Text to read ->
--- BEGIN ---
Review Comment:
The paper is much easier to read. However, I'm not completely sure this isn't because I've now read it several times. There are still sections that are a bit difficult to interpret. The inter-relations sections in general state what is easily inferred or highlight fairly thin connections. S4.5 especially is a bit difficult to follow, and I'm not too sure really contributes much to the discussion. Most of S5.2 and especially the definitions of quantitative vs qualitative are probably not required, even for anyone who might not know what they are, they are easy enough to interpret within the context.
The point of the examples is not always easy to decipher, and sometimes actually raise questions rather than answer them. E.g., the flight code in 4.2.2 & 3 left me wondering if the error could be correctly raised - maybe this is a case where leaving it to an inter-relations section would work. The authors could then illustrate more clearly where even if one criterion did not recognise a quality issue another used in conjunction with it would.
In 4.1.4 the example doesn't make sense - a spoof competitor with HIGHER prices won't entice people away from the real one. 4.4.2 - the date example is a bit far-fetched, differences in formatting for dates is a known issue, the example given is actually one of the simpler encountered, and any basic application should be able to handle it and should probably anticipate such. Also, what exactly is meant by using LD principles to provide data (wrt time/dates) - which principles, and to correct what, using XSD or the time ontology?? Does either XSD or the ontology violate LD principles?
Importantly, my key reservation still remains - a survey should cover a broad range of existing work. I'm not completely convinced the infancy of LD is the only reason for the small number of articles found. It may be that:
- 1. - there isn't enough distinction between LD and other structured data, esp as stored in databases, from this point of view, to justify new research specifically for LD
which leads to:
- 2. - there simply isn't enough yet to warrant a survey for the field. Note I still believe the paper is timely, but it may be that at this point what is possible is a review of nascent work or a proposal to guide research in this area, rather than a complete survey.
I'm actually quite surprised that the authors didn't look for new papers in the interim for the reviewed version, i.e., 2012+. Granted, it is more work and moves the goal post. But this would only be positive, and would widen the scope, even if only by a few more papers. And it would make the paper more current, which is important considering we all agree the field is nascent. Further, a good survey may be considered seminal work, it needs sufficient breadth to guide new research and further work.
Related to the point above, while more of the 21 are referenced in the quality descriptions/definitions, they still mostly start with "Bizer [6] adopted the definition of [QualityCriterionX] from [AuthorsY] …". My original point has not been addressed. I'll try to illustrate more fully why this is an issue. Note, as in my initial review, I am in no way discounting how much work goes into a PhD thesis. However, it is, if I must be pedantic, not in the normal sense peer-reviewed, it is examined. Also, theses are not normally classified as regular publications, unless they have been independently reviewed after the fact and published. So the point that a survey should not rely predominantly on a thesis still holds. The way in which it is mostly cited actually strengthens my point - if it can only be cited indirectly, and needs to be substantiated by whoever else its author was citing, then the authors of this paper are actually saying that it cannot stand on its own. Also, large sections of the paper start to read a bit like a review of the thesis.
--- END ---
Required work ->
Answer these questions about the review comment above:
1. Which section has the example about a spoof competitor with higher prices?
2. From what year onward does the reviewer say the authors should have looked for new papers?
3. What kind of work does the reviewer say the survey should not rely on mostly?

Stored data ->
--- BEGIN ---
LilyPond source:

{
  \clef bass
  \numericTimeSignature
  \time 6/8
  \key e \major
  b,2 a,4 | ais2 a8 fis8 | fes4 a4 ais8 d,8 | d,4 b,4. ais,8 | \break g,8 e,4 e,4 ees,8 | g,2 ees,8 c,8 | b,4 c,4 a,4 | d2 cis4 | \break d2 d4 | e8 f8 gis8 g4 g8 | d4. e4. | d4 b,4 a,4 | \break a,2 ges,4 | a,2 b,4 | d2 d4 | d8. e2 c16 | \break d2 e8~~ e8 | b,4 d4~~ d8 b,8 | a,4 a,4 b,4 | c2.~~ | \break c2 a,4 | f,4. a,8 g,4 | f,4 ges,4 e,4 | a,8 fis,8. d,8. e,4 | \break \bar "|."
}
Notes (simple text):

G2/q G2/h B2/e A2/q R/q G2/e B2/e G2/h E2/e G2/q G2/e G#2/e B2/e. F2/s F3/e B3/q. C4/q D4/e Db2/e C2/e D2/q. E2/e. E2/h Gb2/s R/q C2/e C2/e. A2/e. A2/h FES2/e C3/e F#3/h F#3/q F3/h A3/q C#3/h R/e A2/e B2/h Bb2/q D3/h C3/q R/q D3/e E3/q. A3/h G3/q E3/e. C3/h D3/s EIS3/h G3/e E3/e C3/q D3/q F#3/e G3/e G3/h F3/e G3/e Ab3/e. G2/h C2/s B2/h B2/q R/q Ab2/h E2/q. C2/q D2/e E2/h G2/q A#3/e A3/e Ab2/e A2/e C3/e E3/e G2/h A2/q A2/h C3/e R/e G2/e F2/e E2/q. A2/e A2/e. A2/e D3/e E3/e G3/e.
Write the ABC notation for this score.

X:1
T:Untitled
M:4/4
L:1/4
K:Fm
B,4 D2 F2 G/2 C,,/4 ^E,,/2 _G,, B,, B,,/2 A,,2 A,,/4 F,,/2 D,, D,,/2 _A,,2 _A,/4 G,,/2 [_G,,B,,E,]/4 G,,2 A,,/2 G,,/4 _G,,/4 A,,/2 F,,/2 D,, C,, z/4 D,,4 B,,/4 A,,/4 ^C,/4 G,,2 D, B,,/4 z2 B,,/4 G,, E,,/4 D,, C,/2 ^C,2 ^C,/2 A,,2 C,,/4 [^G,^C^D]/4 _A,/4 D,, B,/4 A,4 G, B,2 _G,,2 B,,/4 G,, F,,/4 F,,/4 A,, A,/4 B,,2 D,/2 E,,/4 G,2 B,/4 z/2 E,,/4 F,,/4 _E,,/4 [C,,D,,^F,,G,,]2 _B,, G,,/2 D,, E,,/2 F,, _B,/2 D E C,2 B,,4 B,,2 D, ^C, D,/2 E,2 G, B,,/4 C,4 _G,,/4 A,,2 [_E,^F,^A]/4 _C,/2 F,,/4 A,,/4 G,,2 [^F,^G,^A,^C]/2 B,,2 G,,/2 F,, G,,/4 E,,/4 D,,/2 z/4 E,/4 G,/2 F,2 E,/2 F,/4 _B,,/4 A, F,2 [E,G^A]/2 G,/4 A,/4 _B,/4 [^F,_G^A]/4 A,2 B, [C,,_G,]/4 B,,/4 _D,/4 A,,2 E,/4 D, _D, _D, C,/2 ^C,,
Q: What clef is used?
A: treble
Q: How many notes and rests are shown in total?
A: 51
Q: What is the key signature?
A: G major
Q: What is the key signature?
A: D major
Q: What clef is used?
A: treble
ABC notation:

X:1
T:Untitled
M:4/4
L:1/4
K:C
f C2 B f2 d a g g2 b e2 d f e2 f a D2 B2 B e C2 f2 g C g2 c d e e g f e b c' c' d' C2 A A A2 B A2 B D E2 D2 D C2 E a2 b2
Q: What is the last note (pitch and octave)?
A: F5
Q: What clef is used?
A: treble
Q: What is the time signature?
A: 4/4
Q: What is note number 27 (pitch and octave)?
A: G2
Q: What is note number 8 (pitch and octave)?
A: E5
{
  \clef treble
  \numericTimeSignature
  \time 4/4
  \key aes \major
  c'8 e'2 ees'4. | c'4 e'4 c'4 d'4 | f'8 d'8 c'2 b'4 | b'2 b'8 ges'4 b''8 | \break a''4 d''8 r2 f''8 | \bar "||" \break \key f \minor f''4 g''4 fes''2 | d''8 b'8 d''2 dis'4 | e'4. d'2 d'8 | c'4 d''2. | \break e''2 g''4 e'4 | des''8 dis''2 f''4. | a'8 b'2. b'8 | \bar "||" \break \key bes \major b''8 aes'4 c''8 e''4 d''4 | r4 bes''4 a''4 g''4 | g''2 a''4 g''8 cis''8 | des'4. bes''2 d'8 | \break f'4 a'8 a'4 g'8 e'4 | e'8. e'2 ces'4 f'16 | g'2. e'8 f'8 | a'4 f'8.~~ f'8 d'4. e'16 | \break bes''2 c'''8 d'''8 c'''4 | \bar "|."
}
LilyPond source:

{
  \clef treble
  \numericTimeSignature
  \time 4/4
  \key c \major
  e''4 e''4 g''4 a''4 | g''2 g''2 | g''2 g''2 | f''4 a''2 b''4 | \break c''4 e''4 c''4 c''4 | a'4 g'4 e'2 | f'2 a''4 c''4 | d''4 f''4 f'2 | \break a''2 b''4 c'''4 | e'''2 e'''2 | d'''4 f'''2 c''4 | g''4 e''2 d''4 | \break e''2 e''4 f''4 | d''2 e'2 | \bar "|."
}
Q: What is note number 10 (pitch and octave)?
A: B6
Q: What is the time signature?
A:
--- END ---
The result ->
1. Section 4.1.4.
2. 2012 onward (2012+).
3. A PhD thesis.